Exercise description
Write the data out again exactly, dropping any images it holds.

Scene-based reasoning records
+ + + +

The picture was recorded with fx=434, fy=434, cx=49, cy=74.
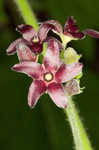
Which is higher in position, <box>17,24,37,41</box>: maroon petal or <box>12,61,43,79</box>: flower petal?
<box>17,24,37,41</box>: maroon petal

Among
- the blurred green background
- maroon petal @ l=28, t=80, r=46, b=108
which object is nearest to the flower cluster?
maroon petal @ l=28, t=80, r=46, b=108

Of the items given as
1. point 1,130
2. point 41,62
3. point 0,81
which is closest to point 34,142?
point 1,130

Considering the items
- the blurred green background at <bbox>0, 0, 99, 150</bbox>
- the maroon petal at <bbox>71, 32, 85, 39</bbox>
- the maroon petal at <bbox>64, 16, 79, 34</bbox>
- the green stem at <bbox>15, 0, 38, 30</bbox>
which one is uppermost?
the green stem at <bbox>15, 0, 38, 30</bbox>

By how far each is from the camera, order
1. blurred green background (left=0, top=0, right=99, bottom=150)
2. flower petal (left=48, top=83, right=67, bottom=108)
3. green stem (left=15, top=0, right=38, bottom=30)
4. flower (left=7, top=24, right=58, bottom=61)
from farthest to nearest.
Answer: blurred green background (left=0, top=0, right=99, bottom=150) → green stem (left=15, top=0, right=38, bottom=30) → flower (left=7, top=24, right=58, bottom=61) → flower petal (left=48, top=83, right=67, bottom=108)

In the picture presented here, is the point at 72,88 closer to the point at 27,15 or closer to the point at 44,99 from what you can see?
the point at 27,15

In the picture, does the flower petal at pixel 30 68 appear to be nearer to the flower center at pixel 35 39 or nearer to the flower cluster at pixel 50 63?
the flower cluster at pixel 50 63

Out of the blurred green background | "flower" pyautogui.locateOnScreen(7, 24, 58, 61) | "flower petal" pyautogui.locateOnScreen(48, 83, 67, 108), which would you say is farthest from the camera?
→ the blurred green background

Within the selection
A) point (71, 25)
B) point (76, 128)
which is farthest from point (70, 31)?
point (76, 128)

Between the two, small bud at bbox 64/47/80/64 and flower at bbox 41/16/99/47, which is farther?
flower at bbox 41/16/99/47

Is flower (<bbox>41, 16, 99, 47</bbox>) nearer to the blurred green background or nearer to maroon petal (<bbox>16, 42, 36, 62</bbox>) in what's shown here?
maroon petal (<bbox>16, 42, 36, 62</bbox>)
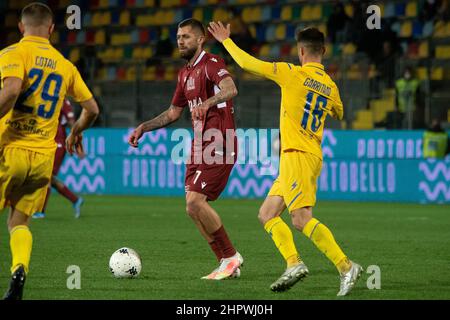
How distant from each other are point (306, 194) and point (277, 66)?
1.03m

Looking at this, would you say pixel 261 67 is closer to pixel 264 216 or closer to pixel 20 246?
pixel 264 216

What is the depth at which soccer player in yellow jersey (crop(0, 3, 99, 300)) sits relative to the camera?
24.0ft

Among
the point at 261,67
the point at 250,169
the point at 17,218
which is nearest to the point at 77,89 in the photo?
the point at 17,218

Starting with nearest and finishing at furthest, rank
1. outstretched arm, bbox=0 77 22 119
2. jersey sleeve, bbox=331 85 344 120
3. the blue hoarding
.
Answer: outstretched arm, bbox=0 77 22 119, jersey sleeve, bbox=331 85 344 120, the blue hoarding

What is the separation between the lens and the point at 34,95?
7445mm

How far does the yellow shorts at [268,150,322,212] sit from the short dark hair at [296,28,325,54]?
83cm

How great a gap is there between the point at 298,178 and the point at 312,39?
1112mm

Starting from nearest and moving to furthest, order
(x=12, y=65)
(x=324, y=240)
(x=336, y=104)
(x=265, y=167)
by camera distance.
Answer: (x=12, y=65)
(x=324, y=240)
(x=336, y=104)
(x=265, y=167)

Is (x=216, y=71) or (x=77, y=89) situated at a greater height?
(x=216, y=71)

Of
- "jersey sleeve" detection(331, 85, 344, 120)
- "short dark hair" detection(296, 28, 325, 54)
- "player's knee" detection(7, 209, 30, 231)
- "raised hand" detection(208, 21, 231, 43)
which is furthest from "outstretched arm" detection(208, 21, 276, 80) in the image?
"player's knee" detection(7, 209, 30, 231)

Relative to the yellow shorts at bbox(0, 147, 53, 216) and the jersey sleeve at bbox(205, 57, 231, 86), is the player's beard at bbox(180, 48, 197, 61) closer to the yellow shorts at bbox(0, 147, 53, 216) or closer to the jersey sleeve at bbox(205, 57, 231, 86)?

+ + + +

Result of this task
The picture was recorded with fx=434, fy=434, cx=49, cy=74.
Which is higher in position, <box>17,24,37,41</box>: maroon petal or <box>12,61,43,79</box>: flower petal?
<box>17,24,37,41</box>: maroon petal

Among
- the blurred green background
- maroon petal @ l=28, t=80, r=46, b=108
which object is nearest to the flower cluster?
maroon petal @ l=28, t=80, r=46, b=108

Of the items given as
1. point 1,130
2. point 41,62
3. point 0,81
which is closest to point 34,142?
point 1,130

Considering the items
- the blurred green background at <bbox>0, 0, 99, 150</bbox>
- the maroon petal at <bbox>71, 32, 85, 39</bbox>
- the maroon petal at <bbox>64, 16, 79, 34</bbox>
- the green stem at <bbox>15, 0, 38, 30</bbox>
which one is uppermost?
the green stem at <bbox>15, 0, 38, 30</bbox>

By how far each is from the camera, order
1. blurred green background (left=0, top=0, right=99, bottom=150)
2. flower petal (left=48, top=83, right=67, bottom=108)
3. green stem (left=15, top=0, right=38, bottom=30)
4. flower (left=7, top=24, right=58, bottom=61)
from farthest to nearest.
Answer: blurred green background (left=0, top=0, right=99, bottom=150) → green stem (left=15, top=0, right=38, bottom=30) → flower (left=7, top=24, right=58, bottom=61) → flower petal (left=48, top=83, right=67, bottom=108)

In the picture presented here, is the point at 72,88 closer to the point at 27,15 or closer to the point at 44,99 from what you can see?
the point at 27,15

In the picture, does the flower petal at pixel 30 68 appear to be nearer to the flower center at pixel 35 39 or nearer to the flower cluster at pixel 50 63?
the flower cluster at pixel 50 63

Out of the blurred green background | "flower" pyautogui.locateOnScreen(7, 24, 58, 61) | "flower petal" pyautogui.locateOnScreen(48, 83, 67, 108), which would you say is farthest from the camera?
→ the blurred green background

Within the selection
A) point (71, 25)
B) point (76, 128)
which is farthest from point (70, 31)?
point (76, 128)

Between the two, small bud at bbox 64/47/80/64 and flower at bbox 41/16/99/47, which is farther?
flower at bbox 41/16/99/47

Is flower (<bbox>41, 16, 99, 47</bbox>) nearer to the blurred green background or nearer to maroon petal (<bbox>16, 42, 36, 62</bbox>) in what's shown here?
maroon petal (<bbox>16, 42, 36, 62</bbox>)
How distant from each other are point (306, 194) and point (277, 66)?
1.03m

Looking at this, would you say pixel 261 67 is closer to pixel 264 216 or closer to pixel 20 246?
pixel 264 216

What is the depth at which soccer player in yellow jersey (crop(0, 3, 99, 300)) sits relative to the camera?
24.0ft

Among
the point at 261,67
the point at 250,169
the point at 17,218
which is nearest to the point at 77,89 in the photo?
the point at 17,218

Starting with nearest and finishing at furthest, rank
1. outstretched arm, bbox=0 77 22 119
2. jersey sleeve, bbox=331 85 344 120
3. the blue hoarding
.
Answer: outstretched arm, bbox=0 77 22 119, jersey sleeve, bbox=331 85 344 120, the blue hoarding

What is the separation between the lens and the point at 34,95?
7445mm

How far does the yellow shorts at [268,150,322,212] sit from the short dark hair at [296,28,325,54]?
83cm

How great a gap is there between the point at 298,178 and the point at 312,39?
1112mm

Starting from nearest and moving to furthest, order
(x=12, y=65)
(x=324, y=240)
(x=336, y=104)
(x=265, y=167)
by camera distance.
Answer: (x=12, y=65)
(x=324, y=240)
(x=336, y=104)
(x=265, y=167)

Is (x=216, y=71) or (x=77, y=89) situated at a greater height?
(x=216, y=71)

Of
- "jersey sleeve" detection(331, 85, 344, 120)
- "short dark hair" detection(296, 28, 325, 54)
- "player's knee" detection(7, 209, 30, 231)
- "raised hand" detection(208, 21, 231, 43)
which is furthest from "outstretched arm" detection(208, 21, 276, 80) in the image?
"player's knee" detection(7, 209, 30, 231)

Relative to the yellow shorts at bbox(0, 147, 53, 216) and the jersey sleeve at bbox(205, 57, 231, 86), is the player's beard at bbox(180, 48, 197, 61) closer to the yellow shorts at bbox(0, 147, 53, 216) or closer to the jersey sleeve at bbox(205, 57, 231, 86)?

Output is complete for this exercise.